The first two drugs indicated for asystole, or flat line, are; epinephrine, which is basically adrenaline and comes in a yellow box, and Atropine; which blocks impulses sometimes sent erroneously by the body that tell the heart to slow down…or maybe stop. Atropine comes in a purple box. When you work your first "code" or cardiac arrest, you are very excited. This is not the sort of thing normal humans deal with everyday. Codes happen pretty regularly, however, and after about a hundred of them, they become routine. That is not to say that we don’t appreciate their importance. It’s just that the process is pretty much the same every time. We work sort of like Airline Pilots. We are keenly aware that lives are at stake and that procedures must be followed, but don’t turn cartwheels over doing the same thing for the hundredth time. Sometimes we try to liven things up a bit. We play some music, chat, or harass each other as we’re going through the process. Having just endured the attack of the roaches I was in the mood for a bit of levity. I grabbed the Atropine and the Epinephrine out of the bag and held them in front of Pam, whose head was still down as she did CPR. "So" I said, "What do you think? Purple or Yellow?" She suddenly looked up and I saw I had made a small error. It wasn’t Pam, it was a girl about Pam’s size with the same haircut, but her face was filled with horror. Her name was Lee, and she was brand new to the Fire Department and she was dealing with her first code. She was obviously horror stricken because it had suddenly come to her attention that the Paramedic who was supposed to be saving the day had obviously just gone completely off his rocker. I tried not to smile at my error and her disbelief. "Right", I said "Yellow it is." She stammered for a second and then I did smile. "Sorry," I said, "I was just being funny. You’re doing great." She looked a little relieved that I had possibly come to my senses and went back to pumping on the woman’s chest. I did my magic for a few minutes, checked the patient’s glucose level, pushed more drugs, called the hospital, and before we knew it we were at the hospital.

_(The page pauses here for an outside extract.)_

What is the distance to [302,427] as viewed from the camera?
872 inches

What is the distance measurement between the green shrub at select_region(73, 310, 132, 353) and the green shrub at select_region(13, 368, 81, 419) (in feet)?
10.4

The next time I saw Lee we were on stand-by somewhere, waiting for the police to quell some minor riot so we could pick up the pieces. "You know," she said "You scared the crap out of me the first time I met you." It seems she had been pretty sure I was off my rocker before we even left the house. She had no idea why I was trying to stick my arm down the woman’s throat, and had actually moved between the woman’s friend and me so she couldn’t see what I was doing. The "Yellow or Purple" question had convinced her beyond all reasonable doubt that I was an absolute fruit-loop. I am still not sure she was ever really convinced otherwise.